La cosa peggiore è che non può replicare, perché lui ha visto Morgen, nello specchio, e continua a vederlo, ed è la sua prova che, quella teoria strampalata alla D&D, ha dannatamente senso.

«Che cosa facciamo, allora?», chiede Robin, e spezza quel momento di tensione ricordando loro il vero motivo per cui si trovano lì. «Dobbiamo fare ricerche sugli specchi?»

«No, non ancora», dice Padre Richard, e posa finalmente i fogli sulla scrivania. Joshua li prende immediatamente tra le mani e si ripromette che li leggerà, stanotte, prima di dormire – quando sarà al sicuro da sé stesso e potrà pensare a Morgen e alla stravagante teoria che, quell'entità che ha avvertito Janine dietro di sé quel giorno alla biblioteca, fosse proprio lui.

Avrebbe senso, si dice, dopotutto lui vuole che scopra come è riuscita a legare la sua anima a quel libro. Dopotutto forse Morgen ha sempre saputo che, prima o poi, io avrei incontrato Janine e avrei avuto la possibilità di vederla.

«Dovete capire quando e dove è morta. E, soprattutto, il perché.»

«Abbiamo solo un nome, un ritratto e ora questa informazione della biblioteca, però.»

«Sì, è vero, ma avete anche un fantasma che infesta una biblioteca da chissà quanto, no?»
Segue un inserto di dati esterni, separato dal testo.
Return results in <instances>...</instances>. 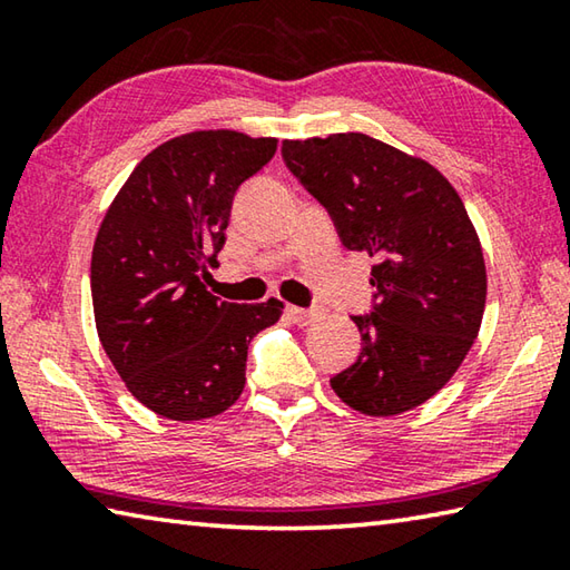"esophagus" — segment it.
Returning a JSON list of instances; mask_svg holds the SVG:
<instances>
[{"label": "esophagus", "mask_w": 570, "mask_h": 570, "mask_svg": "<svg viewBox=\"0 0 570 570\" xmlns=\"http://www.w3.org/2000/svg\"><path fill=\"white\" fill-rule=\"evenodd\" d=\"M286 314H288V320L298 326H308L320 320V312H314V308H302V306H288Z\"/></svg>", "instance_id": "1"}]
</instances>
«Sì, ma in che modo questo...»

«Gli archivi dell'occulto. Consultate gli archivi delle testate giornalistiche sull'occulto e cercate qualcuno che parla di una biblioteca infestata», consiglia padre Richard e Joshua guarda Robin, cercando forse una spiegazione, ma il prete prosegue. «Esistono delle sezioni, negli archivi dei quotidiani, completamente snobbate da tutti, ritenute un mucchio di fandonie. Molte di queste lo sono di certo, come avvistamenti di alieni, o gente ancora viva dopo averla seppellita vent'anni fa ma... qualcosa di vero riuscirete e a trovarlo e, magari non è molto, ma una data sul quale cominciare non sarebbe male, no?», continua l'uomo e, sebbene tutta questa storia sia assurda, sembra l'unica cosa che, per ora, possono fare e una pista da seguire.
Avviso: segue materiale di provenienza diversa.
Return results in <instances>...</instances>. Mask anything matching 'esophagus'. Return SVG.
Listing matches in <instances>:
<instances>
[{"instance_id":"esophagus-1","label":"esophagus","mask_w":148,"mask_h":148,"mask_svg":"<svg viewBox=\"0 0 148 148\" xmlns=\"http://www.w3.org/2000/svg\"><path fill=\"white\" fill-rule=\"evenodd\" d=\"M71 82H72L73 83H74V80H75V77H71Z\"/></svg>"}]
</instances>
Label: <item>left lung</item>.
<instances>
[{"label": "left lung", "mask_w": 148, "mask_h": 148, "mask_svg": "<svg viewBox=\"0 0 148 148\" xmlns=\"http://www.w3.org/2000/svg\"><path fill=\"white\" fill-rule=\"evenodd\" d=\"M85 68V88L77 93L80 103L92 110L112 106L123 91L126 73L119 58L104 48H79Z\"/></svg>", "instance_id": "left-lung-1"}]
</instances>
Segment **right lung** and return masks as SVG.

«Janine», la chiama Joshua, e lei alza lo sguardo, sussultando, come se l'avesse svegliata da una fase REM molto intensa. «Te la senti di darci una mano?»
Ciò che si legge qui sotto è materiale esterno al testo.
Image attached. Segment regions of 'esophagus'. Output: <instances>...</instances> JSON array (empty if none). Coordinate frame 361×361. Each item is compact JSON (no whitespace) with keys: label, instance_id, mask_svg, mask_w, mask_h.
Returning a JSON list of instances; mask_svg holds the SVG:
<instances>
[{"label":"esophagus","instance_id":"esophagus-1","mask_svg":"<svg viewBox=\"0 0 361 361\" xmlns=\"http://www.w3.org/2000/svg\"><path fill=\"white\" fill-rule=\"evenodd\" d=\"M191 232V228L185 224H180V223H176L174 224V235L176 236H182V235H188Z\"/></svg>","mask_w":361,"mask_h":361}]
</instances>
«Sì», risponde lei, immediatamente, anche se ha l'aria stanca e provata, ma la determinazione non ha mai lasciato il suo sguardo. «Andiamo. Voglio sapere chi sono e come sono morta.»

«E, soprattutto, perché», aggiunge Robin, in tono assorto.

E, soprattutto, che legame hai con Morgen, Janine. Questa è la cosa che più mi preme sapere, ora come ora.